# Iowa editio LFTS, opening day



## rockafed (Feb 23, 2005)

I am in the blind. Frosty morning . Very little shooting have seen 15 dnfs. No horns yet. In for an all day sit. Good luck to those in iowa hunting today.


----------



## rockafed (Feb 23, 2005)

Well it is lu














nch time. New England clam chowder. My favorite. A view of the woods and corn


----------



## WhitetailNWalleye (Jul 20, 2019)

Good luck!


----------



## rockafed (Feb 23, 2005)

Yes opening day was exciting. Will post picts later. Back in the stand


----------



## rockafed (Feb 23, 2005)

Well here is the report from last night. Sorry for the typos, I don't have my reading glasses in shack today. So after almost 9 hours of calm I had some excitement walk into the corn field at 4.30, trailing a doe. I could see horns above the CRP grass and it looked like a 10 point so as soon as he got to the edge of the corn field I touched off the 450 bergara. He was a little quartered when I shot and he only made it a few feet before going down in the field. He laid there for a couple of minutes before the head went down n he expired. I was not sure how big he was before I shot. WOW! No ground shrinkage. 21 inches on the inside. Longest tine 12 inches. 175 pounds dressed. I shot a 164 out of the same stand 4 years ago and this one may be bigger. I need to score it but also need to cut it up. I will be grinning all week. Just love it when a plan comes togather.


----------



## WhitetailNWalleye (Jul 20, 2019)

He's a stud, nice work.


----------



## IceHog (Nov 23, 2007)

Sweet buck


----------



## Stubee (May 26, 2010)

Man, that’s a nice sweeping set of antlers. Congratulations!


----------



## thill (Aug 23, 2006)

Outstanding! Congrats!


----------



## BigWoods Bob (Mar 15, 2007)

Iowa sure is a special place! Anyone hear if any of the other guys from MS.com hunting Iowa have had any luck yet?

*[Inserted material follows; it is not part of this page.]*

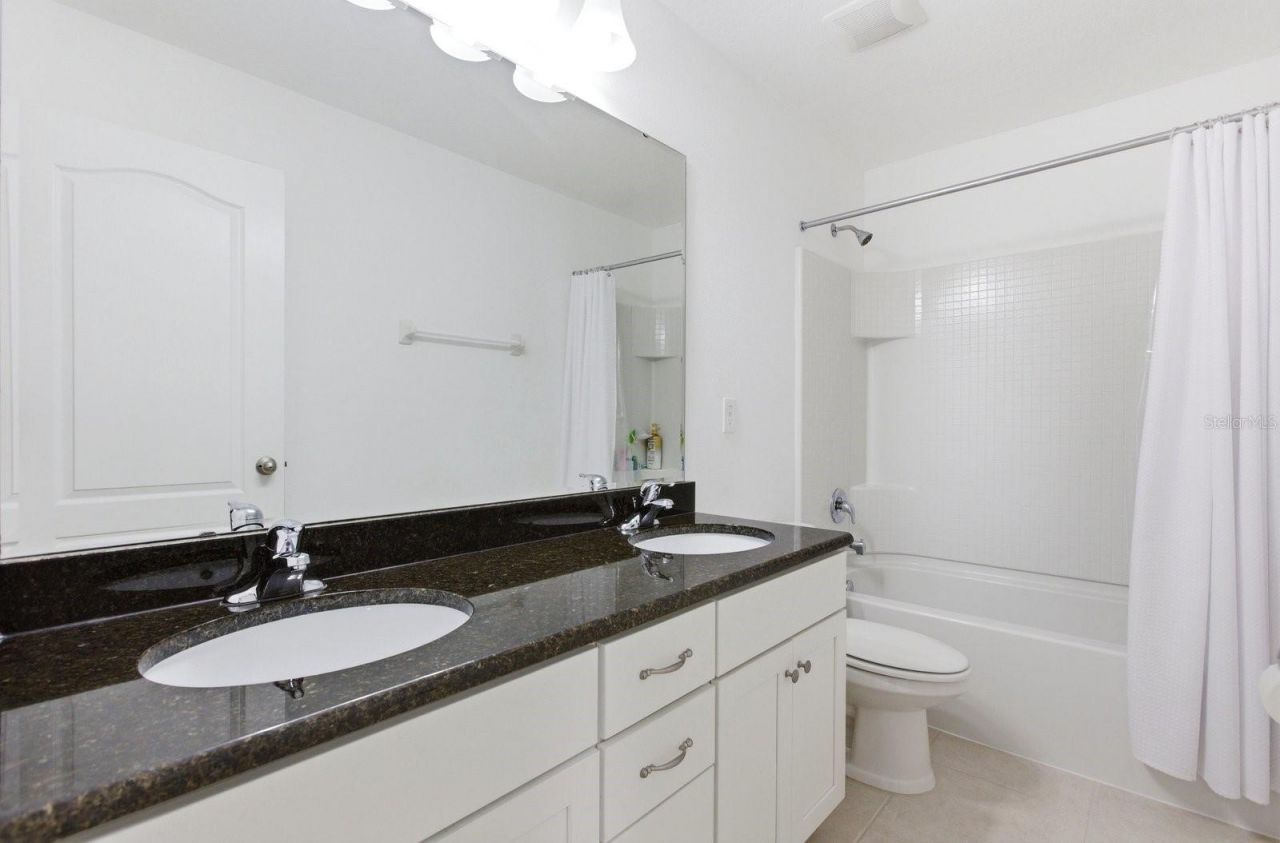 10536 Cabbage Tree Loop, Orlando, FL 32825 Photo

Sent from my SM-A505U using Michigan Sportsman mobile app


----------



## BucksandDucks (May 25, 2010)

Great buck! Congratulations!


----------



## Mt121212 (Jun 10, 2020)

great buck!!

I’m heading down for the 2nd gun season tomorrow. Weather looks horrible with highs from the 50s-70 all week long.
Has anyone gun hunted Iowa during a heat spell and done any good? I’m afraid deer won’t move at all until dark with it being that warm. 

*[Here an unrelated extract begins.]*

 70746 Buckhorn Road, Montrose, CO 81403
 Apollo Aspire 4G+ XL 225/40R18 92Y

any tips or tricks to bag a mature buck in the heat is appreciated!


----------



## Bucman (Jun 29, 2016)

Mt121212 said:


> great buck!!
> 
> I’m heading down for the 2nd gun season tomorrow. Weather looks horrible with highs from the 50s-70 all week long.
> Has anyone gun hunted Iowa during a heat spell and done any good? I’m afraid deer won’t move at all until dark with it being that warm.
> ...


Tip- make the shot!!


----------



## pigeon (Jan 25, 2009)

I hunted zone 4 gun for past 15 years and the year with mild weather it seems we did the best … Good Luck 



Mt121212 said:


> great buck!!
> 
> I’m heading down for the 2nd gun season tomorrow. Weather looks horrible with highs from the 50s-70 all week long.
> Has anyone gun hunted Iowa during a heat spell and done any good? I’m afraid deer won’t move at all until dark with it being that warm.
> ...


----------



## Groundsize (Aug 29, 2006)

Awesome buck @rockafed ! For me hunting was tough. 5 days before the hunt the farmer went over his corn field on that property with anhydrous ammonia. Seems to maybe of pushed some deer away to the neighbors grounds. Either way it was fun but a little boring by myself. I saw some doe and some fawns and a couple small 1.5 bucks. Hope others had some good success out there.

Paul


----------



## rockafed (Feb 23, 2005)

This is the buck my uddy shot from my blind on the second night. We persisted and filled doe tags on the 4th night. What a great trip.


----------